BEGIN Source

CNN Late Edition with Wolf Blitzer

Date: March 2, 2003

HEADLINE: Showdown: Iraq

GUESTS: Jay Rockefeller, Trent Lott, Zbigniew Brzezinski, Henry Kissinger, Elie Wiesel, Joseph Wilson, Bill Tierney, David Albright, Hamid Karzai, George Harrison, Dan Rather, Robert Johnson, Peter Beinart, Donna Brazile, Stephen Hayes, Jonah Goldberg

BYLINE: Wolf Blitzer, David Grange, Howard Kurtz, Bruce Morton

Khalid Shaikh Mohammed is now reported to be in U.S. custody after being apprehended in Pakistan in a joint raid by U.S. agents and Pakistani security officials.

WOLF BLITZER, HOST: It's noon in Washington, 9:00 a.m. in Los Angeles, 7:00 p.m. in Jerusalem and 8:00 p.m. in Baghdad. Wherever you're watching, from around the world, thanks for joining us for this special LATE EDITION, Showdown: Iraq.

We'll talk with two key members of the U.S. Senate Intelligence Committee in just a moment. But first, a CNN news alert.


BLITZER: Let's move on and talk about what's being called a key capture in the war on terror. Khalid Shaikh Mohammed is now reported to be in U.S. custody after being apprehended in Pakistan in a joint raid by U.S. agents and Pakistani security officials.

He's suspected of plotting the September 11th attacks, as well as other al Qaeda operations, and is being held at an undisclosed location.

END Source
BEGIN Raw data

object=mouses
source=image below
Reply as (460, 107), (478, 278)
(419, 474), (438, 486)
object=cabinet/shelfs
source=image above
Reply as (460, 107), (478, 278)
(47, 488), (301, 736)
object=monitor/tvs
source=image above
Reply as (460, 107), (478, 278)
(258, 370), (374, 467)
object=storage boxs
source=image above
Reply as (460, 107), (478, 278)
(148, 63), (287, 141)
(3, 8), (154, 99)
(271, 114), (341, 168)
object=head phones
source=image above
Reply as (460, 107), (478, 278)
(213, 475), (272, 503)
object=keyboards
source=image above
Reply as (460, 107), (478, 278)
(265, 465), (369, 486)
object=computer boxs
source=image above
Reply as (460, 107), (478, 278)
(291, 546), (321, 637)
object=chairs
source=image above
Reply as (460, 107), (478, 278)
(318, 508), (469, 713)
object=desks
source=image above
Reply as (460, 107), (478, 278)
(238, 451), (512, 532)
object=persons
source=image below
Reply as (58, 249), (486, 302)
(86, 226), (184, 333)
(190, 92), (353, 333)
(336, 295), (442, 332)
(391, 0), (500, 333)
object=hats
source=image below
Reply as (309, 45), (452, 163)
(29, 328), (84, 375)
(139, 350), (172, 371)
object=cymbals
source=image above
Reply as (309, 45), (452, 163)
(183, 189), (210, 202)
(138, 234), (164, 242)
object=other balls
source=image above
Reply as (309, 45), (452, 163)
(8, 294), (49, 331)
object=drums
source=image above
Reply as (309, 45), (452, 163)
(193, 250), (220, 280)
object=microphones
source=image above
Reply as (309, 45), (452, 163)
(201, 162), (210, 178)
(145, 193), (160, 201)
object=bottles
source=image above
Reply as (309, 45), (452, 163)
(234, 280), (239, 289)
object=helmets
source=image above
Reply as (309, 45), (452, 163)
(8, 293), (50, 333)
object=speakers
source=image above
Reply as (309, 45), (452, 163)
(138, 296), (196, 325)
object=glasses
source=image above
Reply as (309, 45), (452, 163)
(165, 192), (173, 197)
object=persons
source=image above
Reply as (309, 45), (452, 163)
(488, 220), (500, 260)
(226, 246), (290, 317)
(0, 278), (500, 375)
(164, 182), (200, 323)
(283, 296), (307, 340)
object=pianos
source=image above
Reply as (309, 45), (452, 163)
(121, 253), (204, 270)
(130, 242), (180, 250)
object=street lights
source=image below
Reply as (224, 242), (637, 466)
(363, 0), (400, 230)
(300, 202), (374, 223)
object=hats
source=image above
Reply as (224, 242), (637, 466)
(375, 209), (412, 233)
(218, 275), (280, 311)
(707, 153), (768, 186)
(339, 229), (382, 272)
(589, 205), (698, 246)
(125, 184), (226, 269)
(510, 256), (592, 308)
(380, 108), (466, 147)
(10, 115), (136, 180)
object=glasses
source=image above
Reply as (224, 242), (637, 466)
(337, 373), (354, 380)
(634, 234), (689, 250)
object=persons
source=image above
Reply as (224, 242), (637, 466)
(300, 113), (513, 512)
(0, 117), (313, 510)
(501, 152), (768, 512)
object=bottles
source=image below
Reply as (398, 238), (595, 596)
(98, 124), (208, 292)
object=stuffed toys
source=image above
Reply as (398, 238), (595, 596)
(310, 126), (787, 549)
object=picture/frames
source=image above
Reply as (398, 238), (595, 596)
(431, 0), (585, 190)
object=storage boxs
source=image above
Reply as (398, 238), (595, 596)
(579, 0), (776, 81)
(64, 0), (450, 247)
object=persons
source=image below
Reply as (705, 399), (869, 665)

END Raw data

## Set task
Please answer these questions using the CNN transcript.
(a) On what date did the broadcast air?
(b) What time does the host give for Baghdad?
(c) In which country was Khalid Shaikh Mohammed apprehended?

## Response for this exercise
(a) March 2, 2003
(b) 8:00 p.m.
(c) Pakistan